Endogenous Regressors: Bias and Consequences

College Depth 84 in the knowledge graph I know this Set as goal
Unlocks 1 downstream topic
endogeneity causality bias

Core Idea

Endogeneity—when E[Xⱼuᵢ] ≠ 0—causes OLS bias and inconsistency. Sources include omitted confounders, simultaneous causality, and measurement error in regressors. Even weak correlation between Xⱼ and u induces substantial bias; direction and magnitude depend on signs and magnitudes of correlations.

Explainer

You already know from omitted variable bias that leaving out a relevant predictor contaminates OLS estimates. Endogeneity generalizes that problem: any time a regressor is correlated with the error term — for *any* reason — the OLS estimator attributes to that regressor variation that actually belongs elsewhere. The result is a coefficient that is not just imprecise but systematically wrong, biased even in large samples. This is the distinction from sampling variance: more data does not fix endogeneity, because the estimator is inconsistent — it converges to the wrong value.

The three main sources of endogeneity are worth treating separately. Omitted confounders are the case you know: variable Z affects both X and Y but is left out of the model, so its influence shows up in the residual u, which is then correlated with X. Simultaneous causality is different: X causes Y, but Y also causes X, so the regressor and the outcome are jointly determined. A classic example is police presence and crime — more crime leads to more police deployment, but more police may reduce crime. Regressing crime on police gives a coefficient contaminated by both causal arrows. Measurement error in the regressor is the third source: if we observe X* = X + ε instead of the true X, the classical errors-in-variables problem creates a downward bias in the coefficient magnitude (attenuation bias), because the measured X is partially just noise.

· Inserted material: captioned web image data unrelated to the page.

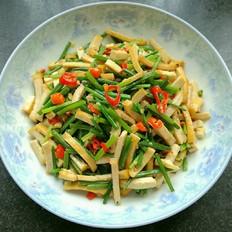韭菜苔炒豆干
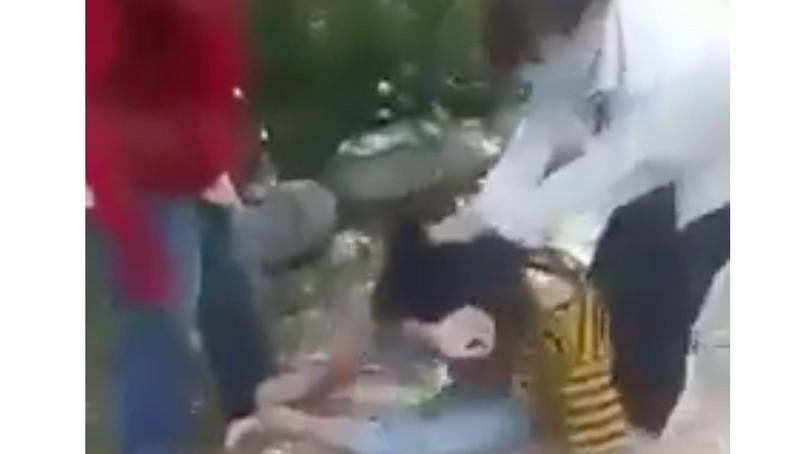 Hình ảnh nữ sinh bị đánh hội đồng. Ảnh cắt từ clip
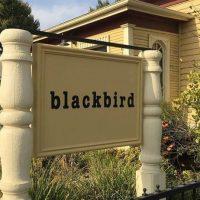 [EUA] Um local para agir: Blackbird engajada com o desenvolvimento comunitário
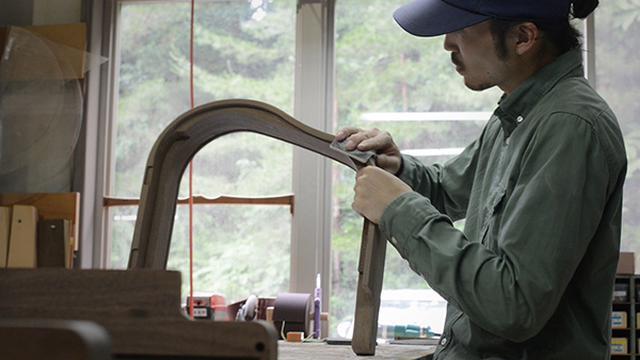 画像: 1台1台家具職人の手によって丁寧に作り上げられている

The direction of bias follows from a simple formula. For a bivariate regression, the bias in the OLS coefficient is approximately Cov(Xⱼ, u) / Var(Xⱼ). If the omitted variable is positively correlated with both X and Y, OLS overstates the effect of X. If it is positively correlated with X but negatively correlated with Y, OLS understates (or reverses) the effect. Working through the sign of the bias is a practical skill: in a wage regression omitting ability, if more-able workers are hired more (positive Cov(education, ability)) and ability raises wages (positive direct effect), the omitted variable biases the education coefficient upward. This directional reasoning lets you anticipate which way your estimates are off, even before finding a fix.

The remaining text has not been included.